従来は、細胞中のGPCRの活性を評価する場合、GPCR自体を見るのではなく、GPCRが薬を受けたときに引き起こすカルシウムイオン(Ca2+)や環状アデノシン一リン酸(cAMP)[6]の増減などの細胞応答を計測することが一般的でした。しかし、GPCRにより活性化されるGタンパク質の種類により、GPCRが引き起こす細胞応答は異なるため、全てのGPCRの活性を一つの手法で定量することは困難です。

また、細胞には活性化されたGPCRを不活性化する機構が備わっており、不活性化の過程を定量することも薬効を評価する上で重要です。GPCRが薬を受けると、Gタンパク質共役受容体キナーゼ(GRK)によってGPCRのC末端部位がリン酸化されます。このリン酸化部位を認識してアレスチン[7]が結合することで、GPCRはGタンパク質と結合できなくなります。GPCRと結合したアレスチンはさまざまなタンパク質と相互作用することが知られていますが、その代表的な分子がクラスリンです。クラスリンが細胞膜上で重合して形成されるクラスリン被覆ピット(直径100-200nmのくぼみ)は、GPCRを細胞内へと輸送し、リサイクル・分解する機構を担うことが知られています。

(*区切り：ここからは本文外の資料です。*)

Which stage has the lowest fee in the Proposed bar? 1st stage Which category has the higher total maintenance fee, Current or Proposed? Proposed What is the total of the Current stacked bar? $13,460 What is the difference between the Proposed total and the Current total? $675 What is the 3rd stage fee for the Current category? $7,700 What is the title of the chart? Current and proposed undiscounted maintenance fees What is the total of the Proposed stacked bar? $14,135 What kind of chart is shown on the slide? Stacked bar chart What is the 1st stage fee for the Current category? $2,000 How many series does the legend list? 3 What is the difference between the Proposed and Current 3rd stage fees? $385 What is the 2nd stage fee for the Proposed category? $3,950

このようにGPCRは細胞膜上のさまざまな分子と相互作用することが知られていますが、一連の過程を単一細胞で同時に定量することはできていません。そこで、共同研究グループは、GPCRが引き起こす特定の細胞応答を測るのではなく、薬が結合することでGPCR分子自体に生じる振る舞いの変化から薬効を評価することができないか、生細胞内1分子蛍光イメージング注2)を用いて検証しました。

注1)Hauser et al. “Trends in GPCR drug discovery: new agents, targets and indications”, Nature Reviews Drug Discovery16:829–842 (2017)
注2)Sako Y, Minoguchi S, and Yanagida T., “Single-molecule imaging of EGFR signaling on the surface of living cells”, Nature Cell Biology 2:168–172 (2000)

研究手法と成果

共同研究グループは、まず、モデルケースとしてクラスCのGPCRの一つである代謝型グルタミン酸受容体(mGluR3)を用いた検証を行いました。ヒト胎児腎細胞由来のHEK293細胞において、mGluR3を蛍光色素で標識して全反射蛍光顕微鏡で観察しました(図1a)。撮影した動画の各mGluR3の輝点を追跡して軌跡を解析することで、受容体が細胞膜中を動く速さ(拡散係数)を定量できます(図1b)。さまざまな薬剤条件下で1分子イメージングを行い、拡散係数の平均値を比較したところ、mGluR3が活性すると動きが遅くなることが明らかになりました。